Vuoto frontale di Sabrina Amadori (Capire edizioni collana Cartacanta) è un libro molto delicato, che si offre in punta di piedi senza far troppo rumore. Devo dire che, la Amadori utilizza una scrittura piana, “onesta” e lineare. Lo schianto verso il vuoto è una ferita in cui il dolore sembra leggero, un’offerta votiva fatta ai lettori con discrezione, non per “pietire” o per captatio, ma simbolicamente pura.
Il vuoto è davanti, il silenzio, l’inverno e i corpi lo avvolgono, lo aggirano, lo concupiscono per violarlo, nel tentativo, poetico, di riempire attraverso crepe, quel niente che ci accomuna. Lavorando ancora per l’eliminazione di certi stereotipi, pur se affrontati qui in maniera efficace, la Amadori potrà riservare nel futuro molte sorprese di altissimo livello.
Tutto occupa una posizione
anche la sera che si ricompone
nel silenzio degli oggetti.

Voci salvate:

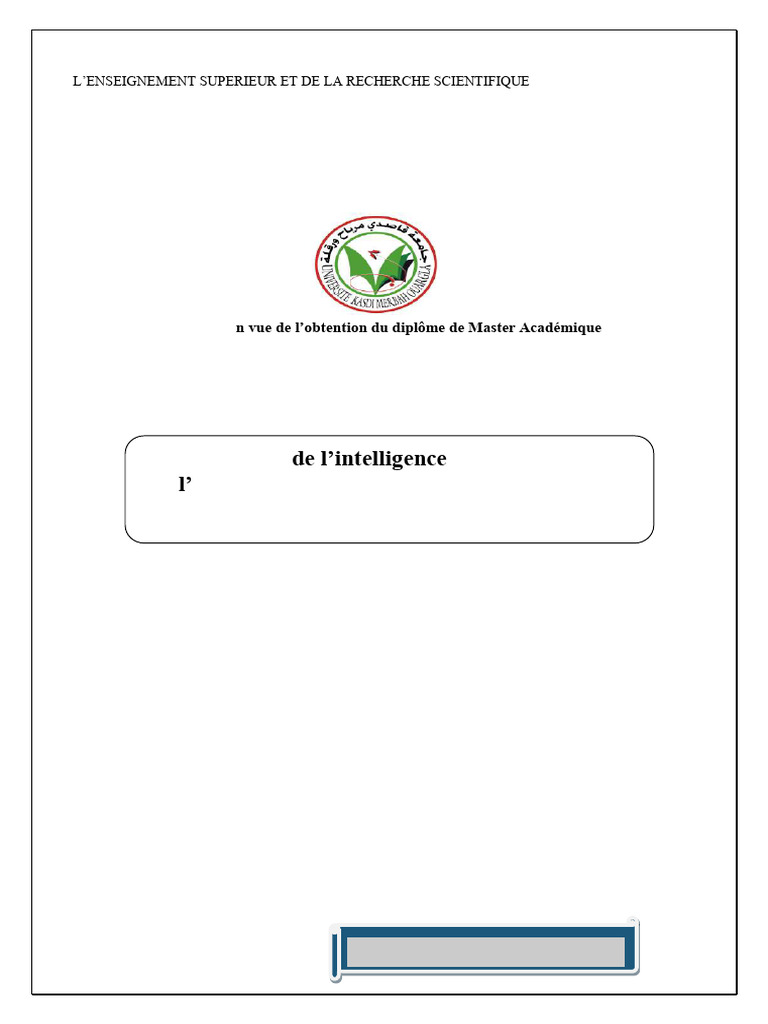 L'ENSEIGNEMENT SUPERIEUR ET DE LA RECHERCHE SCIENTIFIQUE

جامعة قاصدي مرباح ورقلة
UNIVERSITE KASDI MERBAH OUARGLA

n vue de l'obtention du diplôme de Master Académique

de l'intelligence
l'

» COMPLETA QUANTO SEGUE
[1] Stabilisci se ciascuna affermazione concorda con la recensione, rispondendo sì o no e citando senza modifiche le parole decisive. (a) La scrittura della Amadori è definita piana e lineare. (b) L'offerta ai lettori è fatta per "pietire". (c) Il libro esce presso Capire edizioni, nella collana Cartacanta.
[2] Restituisci senza modifiche il passo della recensione che comincia dalle parole "Vuoto frontale di" e si ferma dopo "ma simbolicamente pura.".

» SOLUZIONI PER NUMERO
[1]
(a) Sì: «la Amadori utilizza una scrittura piana, “onesta” e lineare».
(b) No: «non per “pietire” o per captatio, ma simbolicamente pura».
(c) Sì: «(Capire edizioni collana Cartacanta)».

[2]
Vuoto frontale di Sabrina Amadori (Capire edizioni collana Cartacanta) è un libro molto delicato, che si offre in punta di piedi senza far troppo rumore. Devo dire che, la Amadori utilizza una scrittura piana, “onesta” e lineare. Lo schianto verso il vuoto è una ferita in cui il dolore sembra leggero, un’offerta votiva fatta ai lettori con discrezione, non per “pietire” o per captatio, ma simbolicamente pura.